Condensed Matter Physics Seminar

Speaker: Jeehwan Kim, Massachusetts Institute of Technology

Title: Material challenges and opportunities in next generation electronics: from non-silicon electronics to artificial neural networks

Refreshments available at 3:45 pm.

Date: Mon, 08 Oct 2018, 4:10 pm – 5:10 pm
Type: Seminar
Location: 1400 BPS Bldg.

Abstract:
The current electronics industry has been complete­ly domina­ted by Si-based devices due to its excep­tional­ly low materi­als cost. How­ever, demand for non-Si elec­tronics is be­coming sub­stantial­ly high because cur­rent/next genera­tion elec­tronics re­quires novel func­tional­ities that can never be achieved by Si-based materi­als. Un­fortu­nate­ly, the extreme­ly high cost of non-Si semi­conduc­tor materi­als prohib­its the pro­gress in this field. I will dis­cuss about my group's efforts to ad­dress these issues. Our team has recent­ly con­ceived a new crys­talline growth con­cept, termed as “remote epi­taxy”, which can copy/paste crys­talline informa­tion from the wafer remote­ly through graphene, thus gen­erating single-crys­talline films on graphene [1-2]. These single-crystal­line films can be easi­ly released from the slip­pery graphene sur­face, and the graph­ene-coat­ed sub­strates can be re­used in­finite­ly to gen­erate single-crys­talline films. There­fore, the remote epi­taxy tech­nique can pro­duce expen­sive non-Si semi­conductor films with un­preceden­ted cost ef­ficien­cy while allow­ing ad­dition­al flex­ible de­vice func­tional­ity re­quired for current ubi­quitous elec­tronics.
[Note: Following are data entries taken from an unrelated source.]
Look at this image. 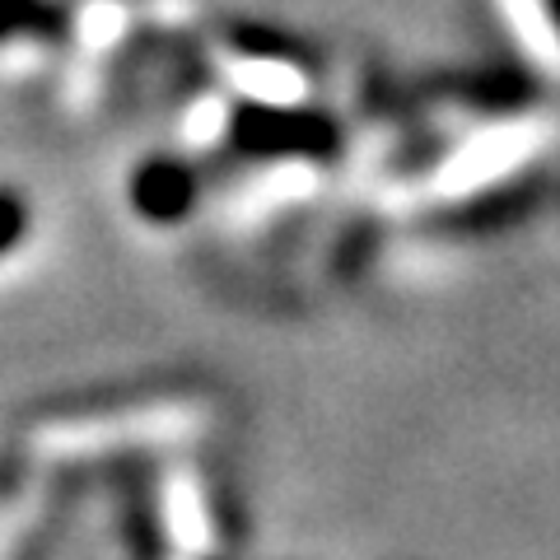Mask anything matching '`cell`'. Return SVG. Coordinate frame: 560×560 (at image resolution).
Returning a JSON list of instances; mask_svg holds the SVG:
<instances>
[{
	"instance_id": "obj_1",
	"label": "cell",
	"mask_w": 560,
	"mask_h": 560,
	"mask_svg": "<svg viewBox=\"0 0 560 560\" xmlns=\"http://www.w3.org/2000/svg\"><path fill=\"white\" fill-rule=\"evenodd\" d=\"M131 201L145 220H178L183 210L197 201V178H191V168L178 164V160H150L136 168L131 178Z\"/></svg>"
},
{
	"instance_id": "obj_3",
	"label": "cell",
	"mask_w": 560,
	"mask_h": 560,
	"mask_svg": "<svg viewBox=\"0 0 560 560\" xmlns=\"http://www.w3.org/2000/svg\"><path fill=\"white\" fill-rule=\"evenodd\" d=\"M20 28H24V24H20V14H14V5H10V0H0V43L14 38Z\"/></svg>"
},
{
	"instance_id": "obj_2",
	"label": "cell",
	"mask_w": 560,
	"mask_h": 560,
	"mask_svg": "<svg viewBox=\"0 0 560 560\" xmlns=\"http://www.w3.org/2000/svg\"><path fill=\"white\" fill-rule=\"evenodd\" d=\"M28 230V206L20 191H10V187H0V253H10L14 243L24 238Z\"/></svg>"
}]
</instances>
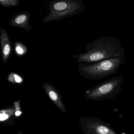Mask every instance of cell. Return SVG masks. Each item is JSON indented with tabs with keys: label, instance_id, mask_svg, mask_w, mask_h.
Masks as SVG:
<instances>
[{
	"label": "cell",
	"instance_id": "1",
	"mask_svg": "<svg viewBox=\"0 0 134 134\" xmlns=\"http://www.w3.org/2000/svg\"><path fill=\"white\" fill-rule=\"evenodd\" d=\"M86 52L73 55L79 63L90 64L101 60L125 58V51L118 39L112 36L97 38L86 45Z\"/></svg>",
	"mask_w": 134,
	"mask_h": 134
},
{
	"label": "cell",
	"instance_id": "2",
	"mask_svg": "<svg viewBox=\"0 0 134 134\" xmlns=\"http://www.w3.org/2000/svg\"><path fill=\"white\" fill-rule=\"evenodd\" d=\"M125 58H111L90 64L79 63L78 72L87 79L98 80L116 74L124 62Z\"/></svg>",
	"mask_w": 134,
	"mask_h": 134
},
{
	"label": "cell",
	"instance_id": "3",
	"mask_svg": "<svg viewBox=\"0 0 134 134\" xmlns=\"http://www.w3.org/2000/svg\"><path fill=\"white\" fill-rule=\"evenodd\" d=\"M49 13L44 18L43 23L62 20L82 13L85 7L81 0H54L49 3Z\"/></svg>",
	"mask_w": 134,
	"mask_h": 134
},
{
	"label": "cell",
	"instance_id": "4",
	"mask_svg": "<svg viewBox=\"0 0 134 134\" xmlns=\"http://www.w3.org/2000/svg\"><path fill=\"white\" fill-rule=\"evenodd\" d=\"M124 81L122 76L113 77L86 91V96L88 98L95 101L113 99L121 91Z\"/></svg>",
	"mask_w": 134,
	"mask_h": 134
},
{
	"label": "cell",
	"instance_id": "5",
	"mask_svg": "<svg viewBox=\"0 0 134 134\" xmlns=\"http://www.w3.org/2000/svg\"><path fill=\"white\" fill-rule=\"evenodd\" d=\"M87 121L88 134H118L110 124L99 118H88Z\"/></svg>",
	"mask_w": 134,
	"mask_h": 134
},
{
	"label": "cell",
	"instance_id": "6",
	"mask_svg": "<svg viewBox=\"0 0 134 134\" xmlns=\"http://www.w3.org/2000/svg\"><path fill=\"white\" fill-rule=\"evenodd\" d=\"M0 42L3 62L7 63L11 55L12 47L7 32L4 28H0Z\"/></svg>",
	"mask_w": 134,
	"mask_h": 134
},
{
	"label": "cell",
	"instance_id": "7",
	"mask_svg": "<svg viewBox=\"0 0 134 134\" xmlns=\"http://www.w3.org/2000/svg\"><path fill=\"white\" fill-rule=\"evenodd\" d=\"M30 15L28 12H20L16 14L9 21V24L14 27L23 29L26 32H29L32 29L30 24Z\"/></svg>",
	"mask_w": 134,
	"mask_h": 134
},
{
	"label": "cell",
	"instance_id": "8",
	"mask_svg": "<svg viewBox=\"0 0 134 134\" xmlns=\"http://www.w3.org/2000/svg\"><path fill=\"white\" fill-rule=\"evenodd\" d=\"M14 47L15 54L18 57H22L28 52L27 47L24 43L20 41H15Z\"/></svg>",
	"mask_w": 134,
	"mask_h": 134
},
{
	"label": "cell",
	"instance_id": "9",
	"mask_svg": "<svg viewBox=\"0 0 134 134\" xmlns=\"http://www.w3.org/2000/svg\"><path fill=\"white\" fill-rule=\"evenodd\" d=\"M8 80L9 81L20 83L23 81L22 75L19 74L15 72H11L9 74L8 76Z\"/></svg>",
	"mask_w": 134,
	"mask_h": 134
},
{
	"label": "cell",
	"instance_id": "10",
	"mask_svg": "<svg viewBox=\"0 0 134 134\" xmlns=\"http://www.w3.org/2000/svg\"><path fill=\"white\" fill-rule=\"evenodd\" d=\"M0 4L6 8L17 7L20 4L19 0H0Z\"/></svg>",
	"mask_w": 134,
	"mask_h": 134
},
{
	"label": "cell",
	"instance_id": "11",
	"mask_svg": "<svg viewBox=\"0 0 134 134\" xmlns=\"http://www.w3.org/2000/svg\"><path fill=\"white\" fill-rule=\"evenodd\" d=\"M49 96L53 100H55L58 98V96L56 92H55L54 91H51L49 92Z\"/></svg>",
	"mask_w": 134,
	"mask_h": 134
},
{
	"label": "cell",
	"instance_id": "12",
	"mask_svg": "<svg viewBox=\"0 0 134 134\" xmlns=\"http://www.w3.org/2000/svg\"><path fill=\"white\" fill-rule=\"evenodd\" d=\"M8 118V115H7L6 114H1L0 115V120L1 121L7 120Z\"/></svg>",
	"mask_w": 134,
	"mask_h": 134
},
{
	"label": "cell",
	"instance_id": "13",
	"mask_svg": "<svg viewBox=\"0 0 134 134\" xmlns=\"http://www.w3.org/2000/svg\"><path fill=\"white\" fill-rule=\"evenodd\" d=\"M21 114V112H20V111H17V112L15 113V114L16 116H19Z\"/></svg>",
	"mask_w": 134,
	"mask_h": 134
}]
</instances>
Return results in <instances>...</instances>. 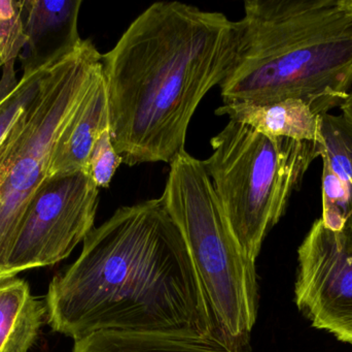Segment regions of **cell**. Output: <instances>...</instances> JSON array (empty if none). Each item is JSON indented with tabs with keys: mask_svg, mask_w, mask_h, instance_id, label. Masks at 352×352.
<instances>
[{
	"mask_svg": "<svg viewBox=\"0 0 352 352\" xmlns=\"http://www.w3.org/2000/svg\"><path fill=\"white\" fill-rule=\"evenodd\" d=\"M72 352H245L221 339L175 333L104 331L74 341Z\"/></svg>",
	"mask_w": 352,
	"mask_h": 352,
	"instance_id": "cell-12",
	"label": "cell"
},
{
	"mask_svg": "<svg viewBox=\"0 0 352 352\" xmlns=\"http://www.w3.org/2000/svg\"><path fill=\"white\" fill-rule=\"evenodd\" d=\"M26 43L22 1L0 0V63L2 65L0 92L12 90L18 83L14 61L20 57Z\"/></svg>",
	"mask_w": 352,
	"mask_h": 352,
	"instance_id": "cell-15",
	"label": "cell"
},
{
	"mask_svg": "<svg viewBox=\"0 0 352 352\" xmlns=\"http://www.w3.org/2000/svg\"><path fill=\"white\" fill-rule=\"evenodd\" d=\"M99 188L86 173L47 180L21 225L0 284L65 260L94 229Z\"/></svg>",
	"mask_w": 352,
	"mask_h": 352,
	"instance_id": "cell-7",
	"label": "cell"
},
{
	"mask_svg": "<svg viewBox=\"0 0 352 352\" xmlns=\"http://www.w3.org/2000/svg\"><path fill=\"white\" fill-rule=\"evenodd\" d=\"M295 302L314 328L352 344V231L312 225L298 249Z\"/></svg>",
	"mask_w": 352,
	"mask_h": 352,
	"instance_id": "cell-8",
	"label": "cell"
},
{
	"mask_svg": "<svg viewBox=\"0 0 352 352\" xmlns=\"http://www.w3.org/2000/svg\"><path fill=\"white\" fill-rule=\"evenodd\" d=\"M340 109L345 119L352 125V90L349 93V96L343 101L342 105H340Z\"/></svg>",
	"mask_w": 352,
	"mask_h": 352,
	"instance_id": "cell-18",
	"label": "cell"
},
{
	"mask_svg": "<svg viewBox=\"0 0 352 352\" xmlns=\"http://www.w3.org/2000/svg\"><path fill=\"white\" fill-rule=\"evenodd\" d=\"M239 22L179 1L148 6L102 54L109 125L123 163L170 165L190 120L231 70Z\"/></svg>",
	"mask_w": 352,
	"mask_h": 352,
	"instance_id": "cell-2",
	"label": "cell"
},
{
	"mask_svg": "<svg viewBox=\"0 0 352 352\" xmlns=\"http://www.w3.org/2000/svg\"><path fill=\"white\" fill-rule=\"evenodd\" d=\"M339 4L352 18V0H339Z\"/></svg>",
	"mask_w": 352,
	"mask_h": 352,
	"instance_id": "cell-19",
	"label": "cell"
},
{
	"mask_svg": "<svg viewBox=\"0 0 352 352\" xmlns=\"http://www.w3.org/2000/svg\"><path fill=\"white\" fill-rule=\"evenodd\" d=\"M122 163L123 157L116 150L109 125L102 130L93 147L86 174L99 189L109 188Z\"/></svg>",
	"mask_w": 352,
	"mask_h": 352,
	"instance_id": "cell-17",
	"label": "cell"
},
{
	"mask_svg": "<svg viewBox=\"0 0 352 352\" xmlns=\"http://www.w3.org/2000/svg\"><path fill=\"white\" fill-rule=\"evenodd\" d=\"M2 68V65H1V63H0V68Z\"/></svg>",
	"mask_w": 352,
	"mask_h": 352,
	"instance_id": "cell-20",
	"label": "cell"
},
{
	"mask_svg": "<svg viewBox=\"0 0 352 352\" xmlns=\"http://www.w3.org/2000/svg\"><path fill=\"white\" fill-rule=\"evenodd\" d=\"M109 125V99L101 68L54 146L47 180L86 173L93 147Z\"/></svg>",
	"mask_w": 352,
	"mask_h": 352,
	"instance_id": "cell-10",
	"label": "cell"
},
{
	"mask_svg": "<svg viewBox=\"0 0 352 352\" xmlns=\"http://www.w3.org/2000/svg\"><path fill=\"white\" fill-rule=\"evenodd\" d=\"M45 322V302L33 297L26 281L0 284V352H28Z\"/></svg>",
	"mask_w": 352,
	"mask_h": 352,
	"instance_id": "cell-13",
	"label": "cell"
},
{
	"mask_svg": "<svg viewBox=\"0 0 352 352\" xmlns=\"http://www.w3.org/2000/svg\"><path fill=\"white\" fill-rule=\"evenodd\" d=\"M210 144L212 154L203 165L236 242L256 262L324 146L267 136L230 120Z\"/></svg>",
	"mask_w": 352,
	"mask_h": 352,
	"instance_id": "cell-4",
	"label": "cell"
},
{
	"mask_svg": "<svg viewBox=\"0 0 352 352\" xmlns=\"http://www.w3.org/2000/svg\"><path fill=\"white\" fill-rule=\"evenodd\" d=\"M322 184L336 196L343 231H352V125L344 116L320 117Z\"/></svg>",
	"mask_w": 352,
	"mask_h": 352,
	"instance_id": "cell-14",
	"label": "cell"
},
{
	"mask_svg": "<svg viewBox=\"0 0 352 352\" xmlns=\"http://www.w3.org/2000/svg\"><path fill=\"white\" fill-rule=\"evenodd\" d=\"M161 198L188 246L221 332L232 346L248 352L258 318L256 262L236 242L203 161L180 153L170 163Z\"/></svg>",
	"mask_w": 352,
	"mask_h": 352,
	"instance_id": "cell-5",
	"label": "cell"
},
{
	"mask_svg": "<svg viewBox=\"0 0 352 352\" xmlns=\"http://www.w3.org/2000/svg\"><path fill=\"white\" fill-rule=\"evenodd\" d=\"M45 302L53 331L74 341L119 331L230 344L161 198L121 207L94 227L78 260L50 283Z\"/></svg>",
	"mask_w": 352,
	"mask_h": 352,
	"instance_id": "cell-1",
	"label": "cell"
},
{
	"mask_svg": "<svg viewBox=\"0 0 352 352\" xmlns=\"http://www.w3.org/2000/svg\"><path fill=\"white\" fill-rule=\"evenodd\" d=\"M217 116H227L230 121L245 124L261 134L302 142L322 143L320 117L300 99L276 103H223L215 110Z\"/></svg>",
	"mask_w": 352,
	"mask_h": 352,
	"instance_id": "cell-11",
	"label": "cell"
},
{
	"mask_svg": "<svg viewBox=\"0 0 352 352\" xmlns=\"http://www.w3.org/2000/svg\"><path fill=\"white\" fill-rule=\"evenodd\" d=\"M101 68L102 54L84 39L49 68L36 101L0 149V277L25 215L47 180L54 146Z\"/></svg>",
	"mask_w": 352,
	"mask_h": 352,
	"instance_id": "cell-6",
	"label": "cell"
},
{
	"mask_svg": "<svg viewBox=\"0 0 352 352\" xmlns=\"http://www.w3.org/2000/svg\"><path fill=\"white\" fill-rule=\"evenodd\" d=\"M82 0H22L27 43L20 55L23 72L51 68L80 45Z\"/></svg>",
	"mask_w": 352,
	"mask_h": 352,
	"instance_id": "cell-9",
	"label": "cell"
},
{
	"mask_svg": "<svg viewBox=\"0 0 352 352\" xmlns=\"http://www.w3.org/2000/svg\"><path fill=\"white\" fill-rule=\"evenodd\" d=\"M49 68L23 72L12 90L0 94V149L20 118L36 101Z\"/></svg>",
	"mask_w": 352,
	"mask_h": 352,
	"instance_id": "cell-16",
	"label": "cell"
},
{
	"mask_svg": "<svg viewBox=\"0 0 352 352\" xmlns=\"http://www.w3.org/2000/svg\"><path fill=\"white\" fill-rule=\"evenodd\" d=\"M223 103L300 99L318 116L352 90V18L339 0H248Z\"/></svg>",
	"mask_w": 352,
	"mask_h": 352,
	"instance_id": "cell-3",
	"label": "cell"
}]
</instances>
Lastly, I will discuss about an ultimate alter­native com­puting solu­tion that does not follow the con­ventional von Neuman method. As Moore's law ap­proaches its phys­ical lim­its, brain-inspired neuro­morphic com­puting has recent­ly emerged as a promising alterna­tive because of its com­patibil­ity with AI. In the neuro­morphic com­puting sys­tem, re­sistive ran­dom access memory (RRAM) can be used as an arti­ficial synapse for weight ele­ments in neural net­work al­gorithms. RRAM typ­ically util­izes a defec­tive amor­phous sol­id as a switch­ing medium. How­ever, due to the ran­dom na­ture of amor­phous phase, it has been chal­lenging to precise­ly con­trol weights in arti­ficial synap­ses, thus result­ing in poor learn­ing accura­cy. Our team recent­ly demon­strated single-crys­talline-based arti­ficial synap­ses that show pre­cise con­trol of synap­tic weights, promis­ing super­ior on­line learn­ing ac­curacy of 95.1%—a key step paving the way towards post von Neumann com­puting [3]. I will dis­cuss about how we de­sign the materi­als and de­vices for this new neuro­morphic hard­ware.

References:
[1] Y. Kim et al., and J. Kim, “Remote epitaxy through graphene: Role of under­lying sub­strates on van der Waals epi­taxy,” Nature, Vol. 544, 340–343 (2017)
[2] Wei Kong et al., and J. Kim, “Polarity governs atomic inter­action through two-dimen­sional materials,” Nature Materials (2018) In Print
[3] S. Choi et al., and J. Kim, “SiGe epi­taxial memory for neuro­morphic com­puting with repro­ducible high per­formance based on engineered dis­loca­tions,” Nature Materials Vol. 17, 335–340 (2018)

Speaker Bio:
Professor Jeehwan Kim is an Associate Professor of Massa­chusetts Insti­tute of Tech­nology in the Mech­anical engineer­ing and Materi­als Science and Engineer­ing. He is a Prin­cipal Investi­gator in Research Labor­atory of Elec­tronics at MIT. Prof. Kim's group focuses on innova­tion in nano­technology for next genera­tion com­puting and elec­tronics. Before join­ing MIT in 2015, he was a Research Staff Member at IBM T.J. Watson Research Cen­ter in York­town Heights, NY since 2008. Many of his patents have been li­censed for com­mercializa­tion. Prof. Kim is a recipi­ent of 20 IBM high value inven­tion achieve­ment awards. In 2012, he was ap­pointed a “Mas­ter Inven­tor” of IBM in recog­nition of his ac­tive intellec­tual prop­erty genera­tion and com­mercializa­tion of his re­search. He is an inventor of 200 issued/pendi­ng US patents and an author of 40 arti­cles in jour­nals. He received his B.S. from Hongik University, his M.S. from Seoul National Uni­versity, and his Ph.D. from UCLA in 2008, all of them in Materia­ls Science.